私がうなだれているとハルがそれに気づき不安そうになっていた。
「もしかして…出られなかったりする?」
「…いや出ようと思えば出られなくもない」
「方法があるの!」
「あぁ少し乱暴だが…。まぁ単純だがこういう空間魔法は維持するのがかなり大変だから。維持できないくらいに空間自体を破壊し続ければいずれは出られる…と思う」
「確かに!空間魔法は魔力消費が激しいって聞くもんね。だけど…なんか少し引っかかてる?」
「あぁ…実はこれを形成している悪魔がそれを警戒していないわけがないんだと思うんだよ。もしかすると私たちがここで魔力を大きく使って疲れたところを奇襲される可能性もなくはない。」
むしろこの空間の形成者は私たちを誘っている可能性が高い。
できれば無駄な消耗は避けたい。
不安そうにしているハルの頭をポンと叩き、私は再び立ち上がった。
空間魔術の魔力消費は尋常じゃない。待っていればいずれは解除され――。
そこで、何かが心に引っかかった。
「……なぁ、ハル。空間魔法の話、オクスタシアから聞いたんだよな?」
「? もちろんそうだけど……どうしたの? 急に怖い顔して」
……やっぱりおかしい。決定的な矛盾を見落としていた。
ハルはこの地獄に落ちるまで、魔力について何も知らない「ただの人間」だった。そしてオクスタシアは魔術に詳しい。

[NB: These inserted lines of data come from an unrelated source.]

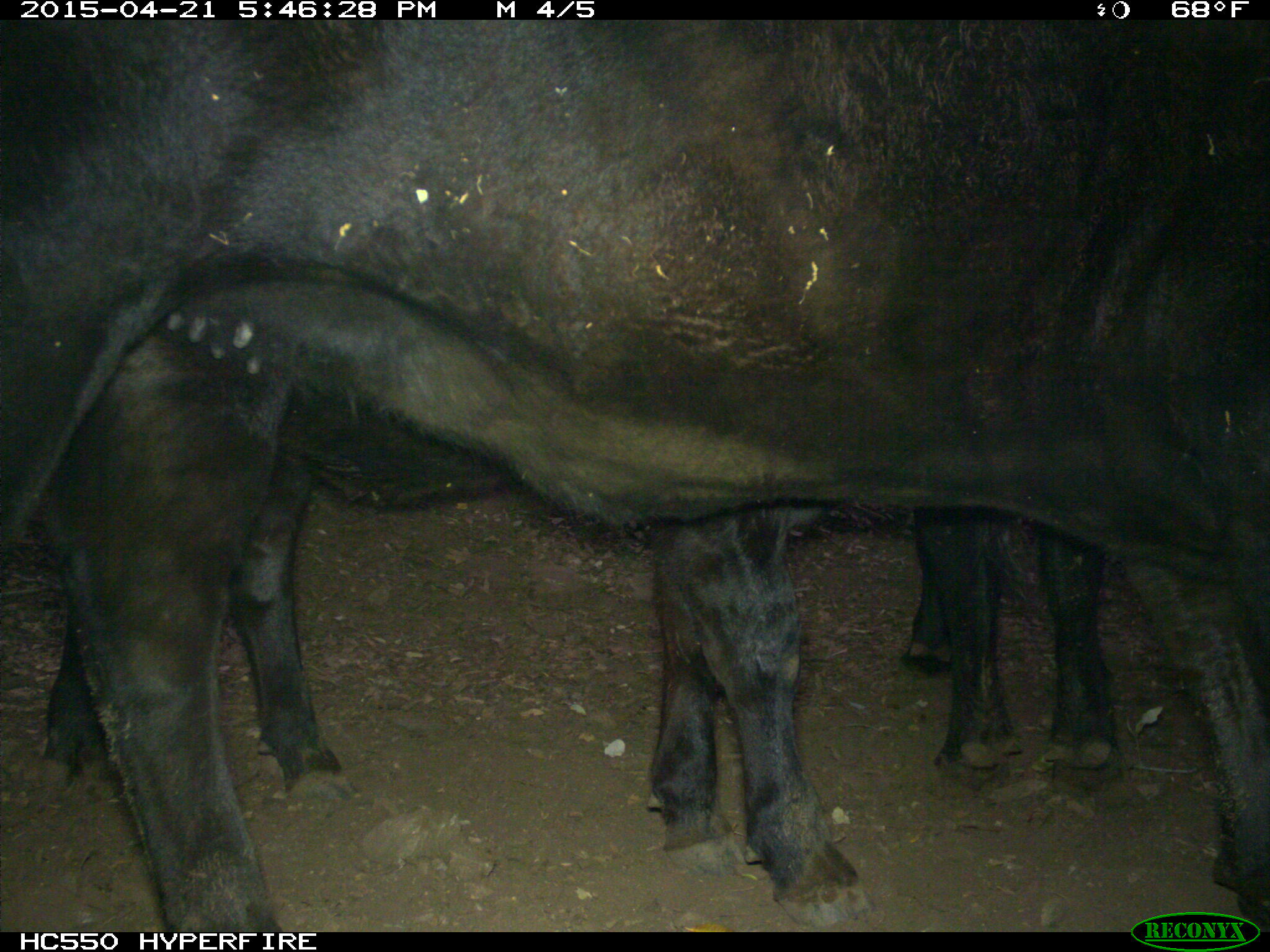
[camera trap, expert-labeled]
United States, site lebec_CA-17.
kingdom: Animalia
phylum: Chordata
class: Mammalia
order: Artiodactyla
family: Bovidae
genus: Bos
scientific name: Bos taurus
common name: domestic cow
Bos taurus (domestic cow).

だが、今のような高度な空間魔法の術式が完成したのは、今から約500年前だ。
そして――この無間地獄の扉が閉じられたのは、今から1000年前。
「(……つまり、この地獄に住んでいる連中が、外の世界の最新術式を知っているはずがないんだ)」
ようやく違和感の正体に気づき、目の前の霧が晴れた。
「分かったよ、ハル!」
「え、なになに! 急に笑い出してどうしたの!?」
「安心しろ。何も気にする必要はなかったんだ」
困惑するハルの背中をバンバンと叩く。
あぁ、スッキリした。そもそも、私の目の前にいるこのハルは、本物のハルじゃない。私が「こう動くだろう」と思い浮かべた、私自身の深層心理が作り出した創造だ。
「この空間は……私の『夢』の中だ」
ハルが空間魔法に詳しかったのも、私が勝手に「オクスタシアから教えてもらったんだろう」と思い込んでいたから。
この空間魔法に欠陥がないのも、私が「完璧なはずだ」と信じていたからだ。
私がハルに手をかざすと、彼はパッと霧のように消え去った。
次の問題はここからどう出るか?そして、現実のハルと私はどうなっているのか?だ。
前者の問題は解決可能だ。しかし後者の問題はかなり大きい。
恐らく現実の私とハルは敵に捕縛されている。もしかしたらボロボロのズタズタになっている可能性は…ないか。ここが夢の中だとしたらさすがに目が覚めているはず。
「考えても仕方ない。ここで悩んでる時間が現実でどれだけの時間が過ぎているか分からないしな…」
わたしはとりあえず夢から覚めることにした。
方法は単純この世界で自分に大きなショックを与えればいいだけ。
私は手をつよく握り占めた。再び手を開けるとそこには閻魔大王だった時の冠があった。
…やっぱり強く願えばできるっぽい
「じゃあ終わらせようか」
私は冠をかぶる。再び念じる。
すると天井のほうから轟音が聞こえてくる。隕石だった。
わたしは押しつぶされ夢から覚めた。